▶ **Problem to work on**: Within the material below, locate the line with "phylum: Chordata" and the line with "A: Mouse (Mus).", then return those two lines and all lines between them, exactly as written.

▶ **Available records**:
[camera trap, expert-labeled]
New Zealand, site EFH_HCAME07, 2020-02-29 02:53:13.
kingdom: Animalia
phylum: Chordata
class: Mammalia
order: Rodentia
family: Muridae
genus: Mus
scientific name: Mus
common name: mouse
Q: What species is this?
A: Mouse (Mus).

==

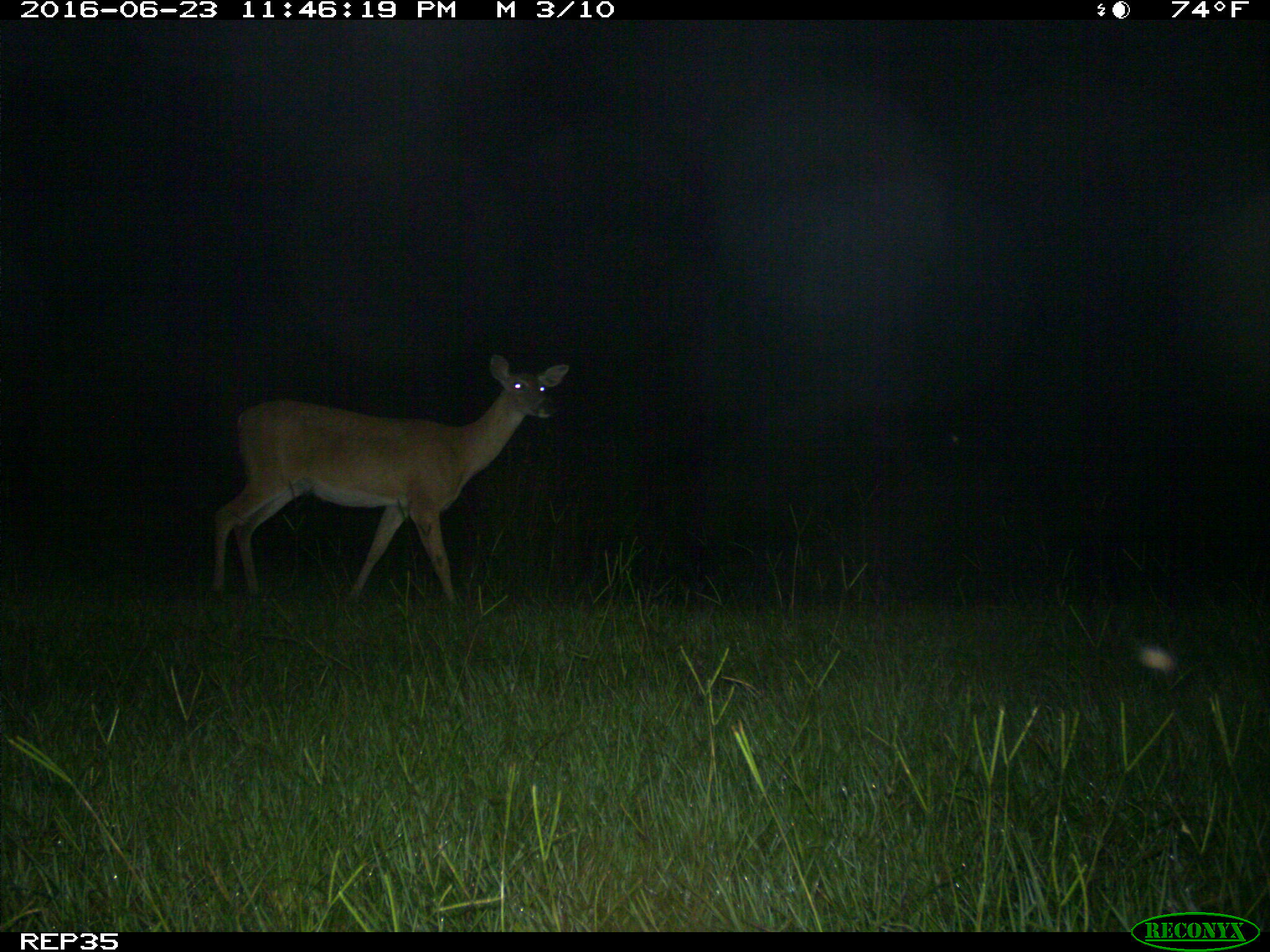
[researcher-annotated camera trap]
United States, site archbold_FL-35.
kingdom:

▶ **Exercise response**:
phylum: Chordata
class: Mammalia
order: Rodentia
family: Muridae
genus: Mus
scientific name: Mus
common name: mouse
Q: What species is this?
A: Mouse (Mus).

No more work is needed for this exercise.